Yeah and I'd agree there as well. There are plenty of places where land is too expensive and developers buy up property for speculation and not for building or community value.
So congrats on the fact the market does what it does? I'm not anti-capitalist, obviously products deserve market value, but that doesn't mean I'd cheer on something that makes startup's lives harder.
Do you know how Dudu.com was used prior to the sale? Maybe the owner had big plans for it or already built something. I have no idea, but I did hear it was not for sale at the time of the purchase. It's not like the social network started out on godudu.com and the seller then bought dudu.com with the hopes of selling it to the startup.
A certain well known funded startup wants a certain name. But the name is owned by google (and not in use). If a domainer owned the name it wouldn't be cheap but it would be possible.
Likewise the perfect name that a startup wants that is owned by a local distribution company with 50 employees isn't going to be had for a trivial amount of money either.
Startups who can't get the name they want always assume that nobody would have the name until they wanted it. And it would just be sitting there.

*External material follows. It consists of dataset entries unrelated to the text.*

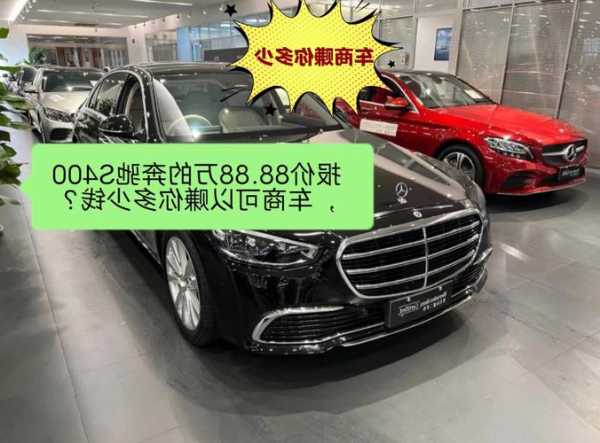 收入多少可以买奔驰，收入多少可以买奔驰s400车？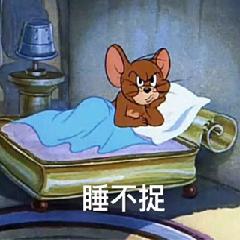 Tom and Jerry.在乖乖的妲己大人の怪怪头像这里.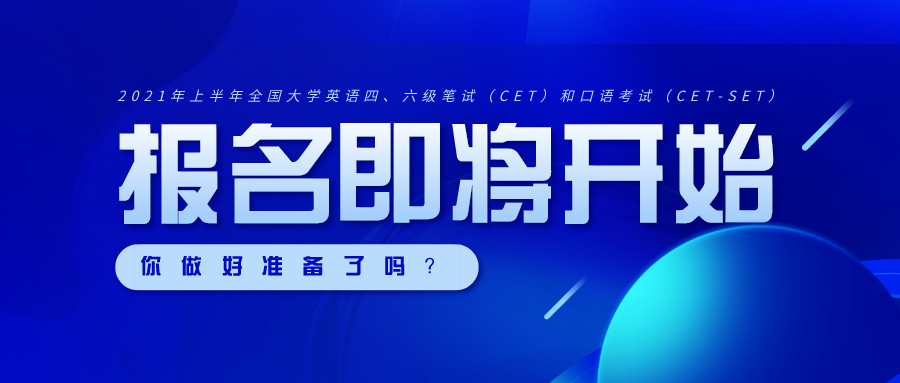 cet查分保护盾_cet-4_cet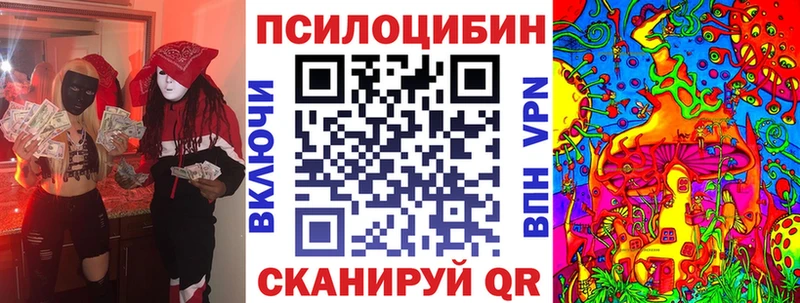 Галлюциногенные грибы прущие грибы  ссылка на мегу онион  Короча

If you know the domain business you would realize that the people who own names (lots of names) know when to fold their hand and not wait possibly forever for another deal to come along.
dudu.com by the way has pretty consistent content (it's in chinese) that goes back to the 90's. So most likely it was an operating site and a company that had to be compensated. If this domain was owned by a domainer it would have sold for a 10th of the price or less.
It's an example of excessive domain name costs, which - exactly as smackfu is saying - hampers startup's flexibility with names.